Extrait du texte:
┄┄┄┄┄┄┄┄┄┄┄┄┄┄┄┄┄┄┄┄

Avez-vous des moments inutiles durant votre journée ? Des temps où vous n’êtes pas vraiment concentré.e sur votre travail ? Des moments où vous faites défiler vos fils d’actualité sur les réseaux sociaux ?
Que vous soyez très occupé.e ou non, j’ai l’intuition que cela doit vous arriver assez souvent. Sinon, les statistiques d’usage des réseaux sociaux et des smartphones seraient erronées.
Que pensez-vous de votre efficience ? Quel temps effectif travaillez-vous réellement durant votre semaine ?

┄┄┄┄┄┄┄┄┄┄┄┄┄┄┄┄┄┄┄┄

Consignes:
a: Pouvez-vous recopier à l'identique le passage de l'extrait du texte commençant par « Que vous soyez » et allant jusqu'à « votre semaine ? » ?
b: Quelles sont toutes les phrases interrogatives de l'extrait du texte ? Citez-les dans leur ordre d'apparition.
c: D'après l'extrait du texte, quelles statistiques seraient erronées si ces moments n'arrivaient pas assez souvent ?

Extrait source:
┄┄┄┄┄┄┄┄┄┄┄┄┄┄┄┄┄┄┄┄

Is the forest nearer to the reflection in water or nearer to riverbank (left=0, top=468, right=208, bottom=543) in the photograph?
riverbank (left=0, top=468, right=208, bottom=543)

┄┄┄┄┄┄┄┄┄┄┄┄┄┄┄┄┄┄┄┄

Résultats attendus:
a:
Que vous soyez très occupé.e ou non, j’ai l’intuition que cela doit vous arriver assez souvent. Sinon, les statistiques d’usage des réseaux sociaux et des smartphones seraient erronées.
Que pensez-vous de votre efficience ? Quel temps effectif travaillez-vous réellement durant votre semaine ?

b:
1. Avez-vous des moments inutiles durant votre journée ?
2. Des temps où vous n’êtes pas vraiment concentré.e sur votre travail ?
3. Des moments où vous faites défiler vos fils d’actualité sur les réseaux sociaux ?
4. Que pensez-vous de votre efficience ?
5. Quel temps effectif travaillez-vous réellement durant votre semaine ?

c: Les statistiques d'usage des réseaux sociaux et des smartphones.